**EXTRACTED TEXT**
Dissertation in PDF format (ISBN 978-952-60-3196-5) [2619 KB]
Dissertation is also available in print (ISBN 978-952-60-3195-8)
Quality evaluation of sound reproduction systems is ultimately a perceptual matter and is intuitively associated to the hedonic domain with questions regarding the goodness of a given system. However, beyond this integrative evaluation approach relying on a measure of overall impression, quality can also be tackled from a more elemental and analytical viewpoint with the aim of understanding the perceptual components affecting quality. The present thesis work focuses on this topic referred to as 'sensory analysis' and explores more specifically two different types of sensory techniques using quantitative scales associated to verbal descriptors to characterize stimuli: the consensus vocabulary and individual vocabulary methods.
Sound reproduction over headphones is the application considered in this investigation on sensory analysis. Advanced applications for headphone rendering of spatial or three-dimensional sound and virtual surround sound have been developed but the perceived quality evaluation of such systems remains an issue. In the present work, the specific case of spatial enhancement algorithms for the reproduction of music or movie sound over headphones is addressed. Firstly, the development of a consensus vocabulary of headphone sound perception is reported in which a panel of screened assessors created a consensual set of sixteen attributes with their associated definition, word anchors and audio exemplars to describe the perceptual characteristics of a wide range of headphone sound stimuli. The applicability of this vocabulary is tested on two sets of headphone sound samples. Secondly, a procedure entitled 'individual vocabulary profiling' developed for rapid sensory evaluation of audio applications by inexperienced assessors using an individual elicitation method is presented and its application is illustrated on a set of spatial enhancement systems. Lastly, these two approaches are compared to highlight their respective benefits, challenges and limitations and their suitability for different sensory evaluation projects.

[Spatial reasoning question records]
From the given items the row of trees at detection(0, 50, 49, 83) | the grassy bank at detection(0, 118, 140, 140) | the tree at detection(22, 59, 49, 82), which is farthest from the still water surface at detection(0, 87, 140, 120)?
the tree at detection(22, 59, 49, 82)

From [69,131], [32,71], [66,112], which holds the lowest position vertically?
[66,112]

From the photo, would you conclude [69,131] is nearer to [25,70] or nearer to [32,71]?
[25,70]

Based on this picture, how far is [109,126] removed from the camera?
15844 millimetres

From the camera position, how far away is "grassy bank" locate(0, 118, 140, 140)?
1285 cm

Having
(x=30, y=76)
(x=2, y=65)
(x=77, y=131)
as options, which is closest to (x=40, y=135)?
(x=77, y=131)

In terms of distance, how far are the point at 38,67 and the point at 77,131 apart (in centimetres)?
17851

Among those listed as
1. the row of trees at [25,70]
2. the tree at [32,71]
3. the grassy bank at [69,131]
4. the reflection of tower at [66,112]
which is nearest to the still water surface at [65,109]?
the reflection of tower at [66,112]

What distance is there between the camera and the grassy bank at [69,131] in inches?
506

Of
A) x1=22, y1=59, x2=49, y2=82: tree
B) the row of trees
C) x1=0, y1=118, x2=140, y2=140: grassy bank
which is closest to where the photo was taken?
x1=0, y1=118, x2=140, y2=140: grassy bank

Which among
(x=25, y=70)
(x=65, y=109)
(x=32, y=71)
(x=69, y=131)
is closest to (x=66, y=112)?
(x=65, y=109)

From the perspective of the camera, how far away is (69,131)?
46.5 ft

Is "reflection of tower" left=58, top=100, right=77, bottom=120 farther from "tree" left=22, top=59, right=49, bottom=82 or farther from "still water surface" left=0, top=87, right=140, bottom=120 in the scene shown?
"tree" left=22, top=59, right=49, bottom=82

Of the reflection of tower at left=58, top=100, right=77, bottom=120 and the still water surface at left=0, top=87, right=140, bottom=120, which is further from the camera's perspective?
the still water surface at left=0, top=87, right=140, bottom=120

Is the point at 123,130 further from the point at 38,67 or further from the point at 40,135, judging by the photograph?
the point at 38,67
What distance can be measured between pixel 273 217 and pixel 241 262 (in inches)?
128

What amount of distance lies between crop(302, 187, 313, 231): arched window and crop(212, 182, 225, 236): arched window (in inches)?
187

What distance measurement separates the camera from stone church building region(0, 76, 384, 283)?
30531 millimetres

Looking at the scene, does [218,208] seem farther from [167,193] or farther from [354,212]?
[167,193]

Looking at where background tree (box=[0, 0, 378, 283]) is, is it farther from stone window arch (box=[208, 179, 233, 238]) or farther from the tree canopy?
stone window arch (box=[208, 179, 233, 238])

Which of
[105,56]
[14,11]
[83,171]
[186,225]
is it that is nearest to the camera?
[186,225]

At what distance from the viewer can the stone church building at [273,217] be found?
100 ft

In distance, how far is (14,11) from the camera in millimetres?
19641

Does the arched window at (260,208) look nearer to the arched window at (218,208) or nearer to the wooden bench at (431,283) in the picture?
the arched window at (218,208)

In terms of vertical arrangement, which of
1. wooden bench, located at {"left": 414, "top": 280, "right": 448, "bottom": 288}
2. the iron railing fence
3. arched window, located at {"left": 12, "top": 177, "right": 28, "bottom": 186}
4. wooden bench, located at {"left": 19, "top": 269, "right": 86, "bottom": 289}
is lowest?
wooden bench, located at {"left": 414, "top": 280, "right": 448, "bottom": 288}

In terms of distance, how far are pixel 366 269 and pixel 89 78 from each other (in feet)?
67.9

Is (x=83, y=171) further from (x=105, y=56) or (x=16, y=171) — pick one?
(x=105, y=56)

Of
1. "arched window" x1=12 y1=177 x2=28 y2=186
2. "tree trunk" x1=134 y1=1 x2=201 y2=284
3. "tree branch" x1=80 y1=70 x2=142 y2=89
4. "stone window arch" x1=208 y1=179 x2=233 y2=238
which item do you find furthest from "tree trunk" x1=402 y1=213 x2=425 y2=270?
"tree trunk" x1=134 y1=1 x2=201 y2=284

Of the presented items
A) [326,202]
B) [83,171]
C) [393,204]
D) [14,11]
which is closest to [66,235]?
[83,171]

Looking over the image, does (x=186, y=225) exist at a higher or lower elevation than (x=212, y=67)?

**TASK REQUIREMENTS**
a – Write out the passage of the headphone sound evaluation text between "Quality evaluation of sound" and "individual vocabulary methods.", inclusive.
b – Return every line of the records that contains the string "items", matching case.

**TASK-BY-TASK RESULTS**
a –
Quality evaluation of sound reproduction systems is ultimately a perceptual matter and is intuitively associated to the hedonic domain with questions regarding the goodness of a given system. However, beyond this integrative evaluation approach relying on a measure of overall impression, quality can also be tackled from a more elemental and analytical viewpoint with the aim of understanding the perceptual components affecting quality. The present thesis work focuses on this topic referred to as 'sensory analysis' and explores more specifically two different types of sensory techniques using quantitative scales associated to verbal descriptors to characterize stimuli: the consensus vocabulary and individual vocabulary methods.

b –
From the given items the row of trees at detection(0, 50, 49, 83) | the grassy bank at detection(0, 118, 140, 140) | the tree at detection(22, 59, 49, 82), which is farthest from the still water surface at detection(0, 87, 140, 120)?
Of the presented items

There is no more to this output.